Mr. Rattner's first mistake with regard to Title III crowdfunding provisions is the assertion that the JOBS Act is not about employment but rather about loosening the securities laws. While we can debate whether bringing millions of small companies within the domain of S.E.C. regulation really constitutes a "loosening" of the law, it is not up for debate that small and medium businesses are the primary driver of job growth in this country and that they need capital to thrive.
Traditionally, this capital came in the form of bank loans and other institutional forms of investment. Unfortunately, access to this type of capital has diminished for most small businesses, creating a need for alternative sources of funding. Among those alternative sources of funding is investment crowdfunding. While it remains to be seen how effective crowdfunding will be in addressing the need for capital, the logical connection between job creation and investment crowdfunding is clear.
There was also an unfortunate mischaracterization of the type of companies that will participate in crowdfunding.
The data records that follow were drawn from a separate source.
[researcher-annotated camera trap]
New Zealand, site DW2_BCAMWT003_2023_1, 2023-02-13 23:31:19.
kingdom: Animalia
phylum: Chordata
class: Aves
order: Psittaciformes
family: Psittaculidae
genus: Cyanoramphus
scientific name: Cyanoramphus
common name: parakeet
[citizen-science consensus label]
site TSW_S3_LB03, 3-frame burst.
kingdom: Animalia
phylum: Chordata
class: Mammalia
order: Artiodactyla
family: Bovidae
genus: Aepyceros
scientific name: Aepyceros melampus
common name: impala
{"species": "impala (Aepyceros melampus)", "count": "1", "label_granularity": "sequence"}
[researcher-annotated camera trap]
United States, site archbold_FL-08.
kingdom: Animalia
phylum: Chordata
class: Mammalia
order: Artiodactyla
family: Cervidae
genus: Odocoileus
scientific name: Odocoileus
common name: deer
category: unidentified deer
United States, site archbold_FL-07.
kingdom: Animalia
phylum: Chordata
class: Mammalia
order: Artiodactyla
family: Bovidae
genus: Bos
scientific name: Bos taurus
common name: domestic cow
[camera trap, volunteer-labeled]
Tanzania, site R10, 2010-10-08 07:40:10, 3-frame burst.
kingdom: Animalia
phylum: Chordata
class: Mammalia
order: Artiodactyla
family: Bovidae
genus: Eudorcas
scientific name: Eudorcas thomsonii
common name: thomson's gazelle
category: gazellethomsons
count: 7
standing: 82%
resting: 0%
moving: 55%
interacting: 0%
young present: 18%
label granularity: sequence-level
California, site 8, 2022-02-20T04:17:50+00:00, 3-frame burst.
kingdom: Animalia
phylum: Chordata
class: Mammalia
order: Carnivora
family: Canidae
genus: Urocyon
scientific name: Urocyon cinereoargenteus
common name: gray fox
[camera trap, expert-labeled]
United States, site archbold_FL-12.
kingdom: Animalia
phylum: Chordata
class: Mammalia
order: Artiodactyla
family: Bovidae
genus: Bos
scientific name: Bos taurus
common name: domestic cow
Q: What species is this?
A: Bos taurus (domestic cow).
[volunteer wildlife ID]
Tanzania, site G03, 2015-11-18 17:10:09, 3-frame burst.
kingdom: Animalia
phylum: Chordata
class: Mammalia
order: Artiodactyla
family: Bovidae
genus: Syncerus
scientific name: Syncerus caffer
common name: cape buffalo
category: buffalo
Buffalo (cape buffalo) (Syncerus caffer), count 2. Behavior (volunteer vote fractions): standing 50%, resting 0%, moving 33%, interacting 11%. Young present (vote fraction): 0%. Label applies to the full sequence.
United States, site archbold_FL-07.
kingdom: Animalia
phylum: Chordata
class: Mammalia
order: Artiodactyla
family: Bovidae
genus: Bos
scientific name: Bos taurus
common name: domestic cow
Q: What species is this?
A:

Mr Rattner dismissed them all as "small startups with no track records" as opposed to the "big corporations like Wal-Mart and Exxon" he presumably approves of. While some crowdfunding advocates justify investment crowdfunding with the promise of being able to invest in the next Facebook, high-tech startups are not the only type of company that can or will participate. All types of small and medium sized companies, from small manufacturers to the local coffee shop will be able to utilize crowdfunding.
Concern about the size and age of the companies expected to seek crowdfunding could be dismissed as Wall Street snobbery against Main Street, but that characterization would be unfair. Rather, Mr. Rattner's concern appears to be that investors are going to lack sufficient information about these companies to make an informed investment decision. This is not necessarily the case.
First and most importantly, the S.E.C. can and should mandate robust disclosure on the part of companies seeking crowdfunding. This disclosure of the company's status and prospects will allow investors to make an informed decision and become more sophisticated stewards of their financial future. Second, to the extent investors invest in local companies or companies that they have an affinity for they may be in a position to know a fair amount about the company based on their interactions with it. Finally, let's not forget that investors, including sophisticated investors, often don't know that much about the large companies Mr. Rattner seems to trust. Just ask the investors in Enron and MCI Worldcom.
Crowdfunding, like every other type of investment, is not without risk (though contra Rattner, not as risky as playing the lottery). Crowdfunding also provides significant promise for both the small- and medium-sized companies seeking the capital they need to remain the engine of American job creation. It also gives investors an opportunity to support the companies they care about and a chance to make a reasonable return. If done right, crowdfunding can make a significant and positive impact on the American economic landscape; hopefully financial and investment experts like Rattner will bring their considerable experience to help ensure this happens.